May 1, 2023
“Good fences make good neighbors,” Robert Frost wrote in “The Mending Wall.” As in the poem, every so often something has to be done about them. Our white picket fence surrounds the backyard, with gates on both sides of the house. In fact it is no longer white, but dappled with dark mold. Time for a new fence.
This is what we do in the burbs: replace, upgrade, invent. People in apartments are limited to painting, buying new furniture, rearranging it. Same with condos and townhouses: restricted to the space between their outer walls. Homeowners who are captains of their own plots can add decks, patios, treehouses, swingsets, lawn ornaments. We can try to recreate our visions, or our illusions, of class, taste, comfort. Sometimes it’s a struggle. We can make our property beautiful or tacky. HOA covenants may prevent painting the house purple or parking a giant boat in the driveway. They may or may not.
The fence on the rear border of our Virginia home was a good neighbor, a few strands of wire that marked the property line, invisible from the house. The backyard was a steep hill; we could look up past the fence at the large lots of homes on the street above ours. The impression, somehow, was a dreamy rural scene, the homes resembling barns sitting on a lush hillside.
Our South Carolina fence, made of cheap, bendable vinyl, follows an easement along the property line on two sides.
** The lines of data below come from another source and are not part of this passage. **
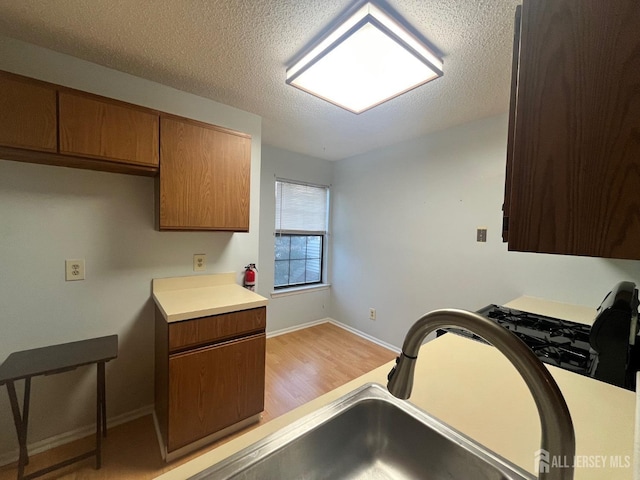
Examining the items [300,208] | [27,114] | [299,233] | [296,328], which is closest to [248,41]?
[27,114]

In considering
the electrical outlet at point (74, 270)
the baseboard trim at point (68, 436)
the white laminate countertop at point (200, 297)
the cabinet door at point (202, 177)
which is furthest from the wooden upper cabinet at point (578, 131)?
the baseboard trim at point (68, 436)

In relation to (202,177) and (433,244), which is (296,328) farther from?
(202,177)

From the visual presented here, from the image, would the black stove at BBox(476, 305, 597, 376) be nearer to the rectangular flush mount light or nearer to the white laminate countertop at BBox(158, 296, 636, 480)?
the white laminate countertop at BBox(158, 296, 636, 480)

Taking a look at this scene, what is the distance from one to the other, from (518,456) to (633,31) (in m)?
0.83

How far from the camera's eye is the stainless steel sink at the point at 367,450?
57 centimetres

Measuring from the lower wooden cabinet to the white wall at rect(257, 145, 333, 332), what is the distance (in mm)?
1407

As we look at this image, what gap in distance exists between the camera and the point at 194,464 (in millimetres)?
560

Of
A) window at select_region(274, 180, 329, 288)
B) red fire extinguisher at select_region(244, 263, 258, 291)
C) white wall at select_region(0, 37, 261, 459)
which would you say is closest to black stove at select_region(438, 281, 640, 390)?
red fire extinguisher at select_region(244, 263, 258, 291)

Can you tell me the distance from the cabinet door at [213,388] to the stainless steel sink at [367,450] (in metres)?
1.06

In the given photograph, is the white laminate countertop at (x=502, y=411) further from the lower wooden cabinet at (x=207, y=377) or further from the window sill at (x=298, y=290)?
the window sill at (x=298, y=290)

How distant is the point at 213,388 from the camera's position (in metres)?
1.54

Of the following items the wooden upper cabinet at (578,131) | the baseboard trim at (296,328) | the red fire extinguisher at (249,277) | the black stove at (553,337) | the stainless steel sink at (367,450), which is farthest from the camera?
the baseboard trim at (296,328)

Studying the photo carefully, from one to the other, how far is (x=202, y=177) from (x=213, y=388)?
1.37 meters

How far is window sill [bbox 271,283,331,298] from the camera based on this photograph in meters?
3.21
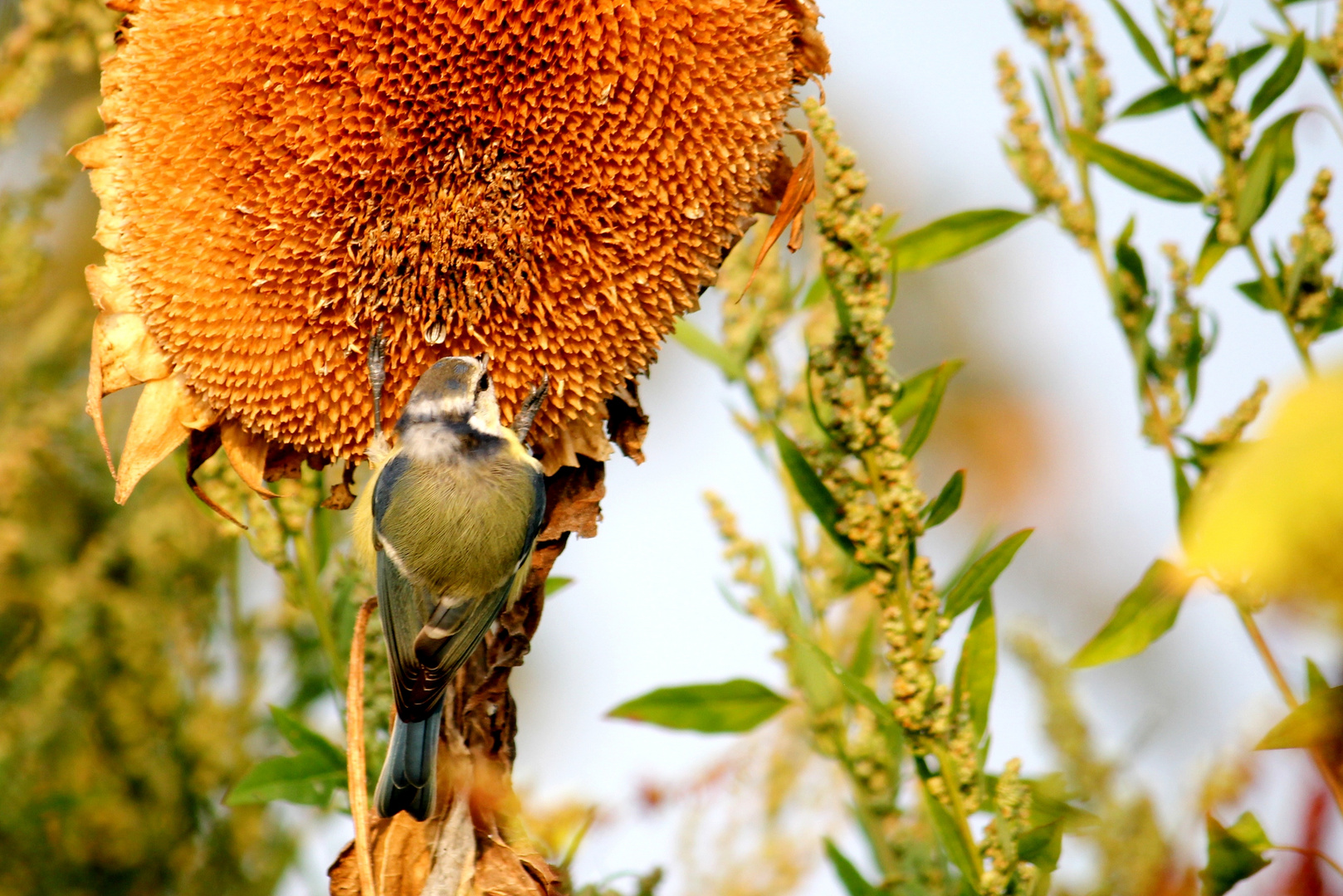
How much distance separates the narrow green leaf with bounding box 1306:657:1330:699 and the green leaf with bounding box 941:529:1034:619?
303 millimetres

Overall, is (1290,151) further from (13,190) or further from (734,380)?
(13,190)

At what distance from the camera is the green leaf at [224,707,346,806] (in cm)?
148

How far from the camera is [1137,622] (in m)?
1.43

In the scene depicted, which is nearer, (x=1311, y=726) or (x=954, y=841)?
(x=1311, y=726)

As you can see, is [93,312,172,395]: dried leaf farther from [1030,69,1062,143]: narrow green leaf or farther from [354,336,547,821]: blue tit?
[1030,69,1062,143]: narrow green leaf

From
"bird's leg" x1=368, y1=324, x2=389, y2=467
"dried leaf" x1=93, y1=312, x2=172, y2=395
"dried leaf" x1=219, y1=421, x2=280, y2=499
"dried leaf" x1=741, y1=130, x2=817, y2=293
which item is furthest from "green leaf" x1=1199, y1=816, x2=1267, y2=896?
"dried leaf" x1=93, y1=312, x2=172, y2=395

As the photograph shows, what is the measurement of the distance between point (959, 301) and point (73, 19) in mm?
3932

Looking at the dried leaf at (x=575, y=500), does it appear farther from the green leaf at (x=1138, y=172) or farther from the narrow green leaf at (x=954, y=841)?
the green leaf at (x=1138, y=172)

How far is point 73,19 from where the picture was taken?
187 centimetres

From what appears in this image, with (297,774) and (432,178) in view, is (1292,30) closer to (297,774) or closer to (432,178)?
(432,178)

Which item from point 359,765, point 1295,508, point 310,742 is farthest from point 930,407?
point 1295,508

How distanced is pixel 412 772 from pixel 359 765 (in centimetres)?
6

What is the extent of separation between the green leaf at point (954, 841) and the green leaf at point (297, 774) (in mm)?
735

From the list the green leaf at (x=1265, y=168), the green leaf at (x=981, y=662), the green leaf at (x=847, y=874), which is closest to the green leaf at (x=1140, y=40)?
the green leaf at (x=1265, y=168)
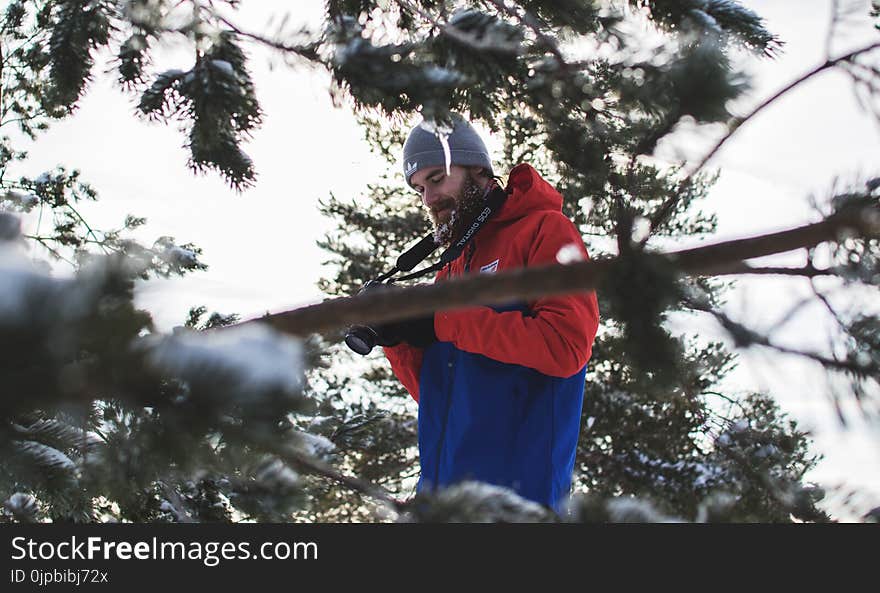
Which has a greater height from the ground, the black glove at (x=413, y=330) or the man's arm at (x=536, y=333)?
the black glove at (x=413, y=330)

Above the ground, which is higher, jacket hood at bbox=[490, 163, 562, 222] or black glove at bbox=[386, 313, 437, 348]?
jacket hood at bbox=[490, 163, 562, 222]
To the north it faces the next-door neighbor’s eight-foot-high wall that blocks any view of his yard. Along the back is a tall wire fence, allowing a view of the wide, pretty yard on the next street. The backyard of the neighbor to the south, a middle-aged Cuban man who found asylum in the U.S., is bounded only by our fence, allowing an occasional glimpse of him sunbathing in his Speedo in warm weather.
Since our fence is out of sight of the street and other bills kept coming in, we let it go over these past two years. But recently a ten-foot section fell over into the yard. I tried to refasten it to the adjoining sections, but the next morning it was again on the ground.
A block away from our place a team of men worked on a sturdy-looking new fence. We walked over and talked to the foreman, Brandon, about a new wood picket fence. He handed me a business card. We filled out the HOA paperwork, approval took a month. We called Brandon, he came by, measured our fence, and sent us an estimate. It looked reasonable.
It’s common sense that when you decide to hire a contractor you want at least a second quote, maybe a third. Everyone looks to compare prices, services offered, and that hard-to-define quality—personality, maybe, is the word. You want to feel comfortable with the people you hire. You shop around, learn the market. Still, cost matters. The low bid usually wins.

We found another fence guy on the internet, Rusty. He came by and, like Brandon, measured the fence and showed us photos of his work. He impressed us as a competent, experienced professional. His fences all looked attractive and sturdy. Rusty’s estimate, two days later, came within $75.00 of Brandon’s. But Brandon had said he’d haul away the old fence at no charge. We realized we had forgotten to ask either of them about painting and sealing the fence; raw, untreated wood in this climate would start to rot in two years. Brandon guessed $400 to $500 for painting, Rusty estimated $800.
Brandon offered a $300 discount if we paid cash. I liked the discount but wondered: does cash, for him, mean straight currency, like out of the ATM?
Doing business should mean creating transaction records through use of checks and credit, not stacks of greenbacks. So “cash” meaning a pile of currency raises a red flag. The contractor who pays his employees in cash to allow them to avoid reporting the income is tiptoeing along the shady side of the law. If he accepts a check he’d have to deposit or cash it, creating a transaction. Getting hard currency from clients would let him avoid that.
Brandon said he’d take a check but then the discount would only be $150. His $500 painting estimate was only a guess, likely it would run higher. Rusty is waiting in the wings with his $800 painting estimate.
The fence rebuild had become more complicated than I expected. Getting our Virginia house painted nearly three years ago meant getting three bids and going with the lowest. Then we felt pressure to get it done, get out of town, get on with life. Now, I’m used to our collapsing, worn-out fence. Time is speeding by. Other plans, other distractions, are crowding in. Do we really need to do this? Unless we have a yard party, no one sees the fence. We could use the fence budget for other things.
Yet the broken segment and the cracked and wobbly pickets seem to stare at me. We had put this off long enough. After years of do-it-myself projects we needed to hire a pro, admire his skilled labor, check “fence” off our list of must-do projects, and maybe get to the hope-to-do list. But $800 for painting?
Can it be that hard? I’ve painted lots of walls and stained a deck. We could get the paint at Home Depot. We don’t have a timetable or deadline. I could daub the undersides of the pickets, Sandy could do the edges. The flat sides would be easy.
Why does fence-painting ring a bell? Right: Mark Twain’s classic, The Adventures of Tom Sawyer. When Tom’s Aunt Polly caught him skipping school she ordered him to whitewash her fence. Instead he tricked other boys into doing it. We have two grandsons. They remind me, sometimes, of junior versions of Tom and his sidekick, Huck Finn. We’d pay them something. Not $800.